When IBM’s Watson trounced human representatives Ken Jennings and Brad Rutter in Jeopardy, it felt like the final word on organic life’s quiz-show dominance. For a real test of machine-smarts, though, just grill Watson about its favorite episode of 30 Rock. That’s the idea behind Hugh Loebner’s annual Turing test, which pits chatterbots and humans against a panel of judges who attempt to suss out whether they’re having a real conversation or just feeding text into a word-parsing program. In his digressive but fascinating debut, The Most Human Human: What Talking With Computers Teaches Us About What It Means To Be Alive, Brian Christian takes the challenge hoping to come away with the title of “The Most Human Human,” which is awarded to the entrant who most successfully convinces the judges that they’re speaking with a living, thinking entity.

“Thinking” is a troublesome concept, and Christian takes great pleasure in plumbing the depths of his degrees in computer science, poetry, and philosophy to unravel just what it is that makes human thought unique—and why humans are so hung up on the concept of uniqueness in the first place. Less about The Loebner Prize than the larger question of how humans interact with each other, The Most Human Human comes off as a well-curated tour through Wikipedia that touches on a hundred topics without settling in for a concentrated explication of any one of them. A glancing account of the soul’s shifting locus across the ages transitions into a stub-like assessment of what it means when robots come for our jobs, followed by a smirking examination of The Mystery Method and how acquiring phone numbers intersects with Garry Kasparov’s chess loss to Deep Blue. Peppered in are transcripts from previous and current Loebner Prize chats, but it’s quickly apparent both that the contest itself was a bit of a bust and that Christian is at his most engaged and engaging when he’s trying to synthesize the data from six open browser windows at once.
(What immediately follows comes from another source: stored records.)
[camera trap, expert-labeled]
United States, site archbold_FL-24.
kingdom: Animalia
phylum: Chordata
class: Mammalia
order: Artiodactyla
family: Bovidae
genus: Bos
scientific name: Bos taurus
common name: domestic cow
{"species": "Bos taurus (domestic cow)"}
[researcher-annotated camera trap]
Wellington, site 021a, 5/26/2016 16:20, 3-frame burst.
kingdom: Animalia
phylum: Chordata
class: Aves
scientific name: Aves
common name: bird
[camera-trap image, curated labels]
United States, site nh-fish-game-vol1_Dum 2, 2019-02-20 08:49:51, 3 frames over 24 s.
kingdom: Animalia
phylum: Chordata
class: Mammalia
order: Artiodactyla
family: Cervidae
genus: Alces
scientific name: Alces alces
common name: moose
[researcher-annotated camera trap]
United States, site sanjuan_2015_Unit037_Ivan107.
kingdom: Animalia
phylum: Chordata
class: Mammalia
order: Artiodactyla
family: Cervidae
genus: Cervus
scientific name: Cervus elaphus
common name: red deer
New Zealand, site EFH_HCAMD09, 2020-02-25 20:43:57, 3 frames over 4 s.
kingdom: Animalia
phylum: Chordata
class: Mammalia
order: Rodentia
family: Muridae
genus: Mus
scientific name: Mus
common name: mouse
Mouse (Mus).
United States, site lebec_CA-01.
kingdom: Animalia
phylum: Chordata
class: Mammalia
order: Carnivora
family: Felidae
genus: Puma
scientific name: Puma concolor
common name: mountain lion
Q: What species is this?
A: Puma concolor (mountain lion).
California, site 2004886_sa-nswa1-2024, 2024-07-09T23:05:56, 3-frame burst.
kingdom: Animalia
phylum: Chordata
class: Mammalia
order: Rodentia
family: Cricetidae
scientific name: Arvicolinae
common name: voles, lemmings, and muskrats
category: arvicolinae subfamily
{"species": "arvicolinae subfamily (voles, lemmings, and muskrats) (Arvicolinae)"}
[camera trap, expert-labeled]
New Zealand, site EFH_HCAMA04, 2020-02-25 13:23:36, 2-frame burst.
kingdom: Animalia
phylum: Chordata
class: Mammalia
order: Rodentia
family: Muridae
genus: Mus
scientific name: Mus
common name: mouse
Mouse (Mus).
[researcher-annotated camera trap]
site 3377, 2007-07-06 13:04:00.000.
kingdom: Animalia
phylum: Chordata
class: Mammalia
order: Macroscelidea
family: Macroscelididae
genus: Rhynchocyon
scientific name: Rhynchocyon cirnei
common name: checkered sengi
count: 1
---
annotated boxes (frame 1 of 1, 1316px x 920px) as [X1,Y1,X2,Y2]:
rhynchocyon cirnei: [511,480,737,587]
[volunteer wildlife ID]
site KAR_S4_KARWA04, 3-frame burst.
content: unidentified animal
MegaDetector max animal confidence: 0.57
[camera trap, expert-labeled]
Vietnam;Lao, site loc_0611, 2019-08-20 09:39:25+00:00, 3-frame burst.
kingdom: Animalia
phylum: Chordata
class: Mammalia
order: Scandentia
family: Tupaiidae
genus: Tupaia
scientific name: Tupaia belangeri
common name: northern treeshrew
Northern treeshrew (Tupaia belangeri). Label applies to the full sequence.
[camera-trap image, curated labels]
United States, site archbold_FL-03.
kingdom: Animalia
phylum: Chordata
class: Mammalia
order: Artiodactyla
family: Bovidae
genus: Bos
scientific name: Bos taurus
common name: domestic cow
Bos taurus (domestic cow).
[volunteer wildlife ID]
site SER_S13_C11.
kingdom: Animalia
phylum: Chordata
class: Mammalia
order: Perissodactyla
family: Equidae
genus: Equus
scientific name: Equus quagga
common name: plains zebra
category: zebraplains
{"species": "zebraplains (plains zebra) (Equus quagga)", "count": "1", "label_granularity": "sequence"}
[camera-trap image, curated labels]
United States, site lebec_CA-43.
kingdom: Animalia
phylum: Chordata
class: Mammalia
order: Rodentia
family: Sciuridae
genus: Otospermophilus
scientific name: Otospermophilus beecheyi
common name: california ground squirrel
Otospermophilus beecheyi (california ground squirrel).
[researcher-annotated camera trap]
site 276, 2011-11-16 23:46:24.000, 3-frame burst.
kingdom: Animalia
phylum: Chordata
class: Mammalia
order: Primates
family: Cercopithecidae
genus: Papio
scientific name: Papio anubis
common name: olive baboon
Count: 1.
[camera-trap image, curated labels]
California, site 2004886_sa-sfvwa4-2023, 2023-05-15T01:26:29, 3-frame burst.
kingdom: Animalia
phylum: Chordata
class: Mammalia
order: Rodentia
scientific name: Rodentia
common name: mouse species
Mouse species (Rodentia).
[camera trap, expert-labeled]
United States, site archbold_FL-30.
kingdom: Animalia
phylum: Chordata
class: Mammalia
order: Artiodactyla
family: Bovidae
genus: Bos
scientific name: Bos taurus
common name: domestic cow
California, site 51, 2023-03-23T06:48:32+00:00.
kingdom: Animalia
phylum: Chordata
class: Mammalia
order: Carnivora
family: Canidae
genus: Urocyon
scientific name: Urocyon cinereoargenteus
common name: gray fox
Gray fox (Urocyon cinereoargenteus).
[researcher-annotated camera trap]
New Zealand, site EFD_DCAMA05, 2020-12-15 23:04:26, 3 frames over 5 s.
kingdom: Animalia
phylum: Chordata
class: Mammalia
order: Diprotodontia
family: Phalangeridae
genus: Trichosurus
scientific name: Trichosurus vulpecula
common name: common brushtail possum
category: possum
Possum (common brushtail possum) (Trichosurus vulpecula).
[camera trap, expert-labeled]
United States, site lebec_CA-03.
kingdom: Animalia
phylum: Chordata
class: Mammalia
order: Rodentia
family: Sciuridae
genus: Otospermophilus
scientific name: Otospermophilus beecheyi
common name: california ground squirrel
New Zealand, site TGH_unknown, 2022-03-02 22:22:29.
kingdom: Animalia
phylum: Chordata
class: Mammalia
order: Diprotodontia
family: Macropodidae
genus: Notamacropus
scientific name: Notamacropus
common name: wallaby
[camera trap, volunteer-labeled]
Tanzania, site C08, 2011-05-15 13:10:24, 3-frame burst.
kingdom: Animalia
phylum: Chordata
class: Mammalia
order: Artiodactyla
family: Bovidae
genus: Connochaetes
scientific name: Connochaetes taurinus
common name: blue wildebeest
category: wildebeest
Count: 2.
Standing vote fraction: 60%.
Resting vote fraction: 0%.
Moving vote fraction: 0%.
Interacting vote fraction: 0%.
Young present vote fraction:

Sometimes Christian’s wonkishness gets the better of him, and the book’s final third whips itself into an alienating nerd frenzy of unfocused theorizing, unnecessary anecdotes, and endless, enthusiastic parallel-drawing between lossy data compression and seemingly everything under the sun. A salvo of often-illuminating quotations and a way with metaphor keep this section from tanking entirely, but ideally, this would be the part of the book that’s outlining the big picture instead of looking for more ways to color outside the lines. After The Most Human Human’s incredibly engrossing first two-thirds, however, the anticlimax is almost necessary to put the brakes to all those whirring cerebral motors Christian set in motion.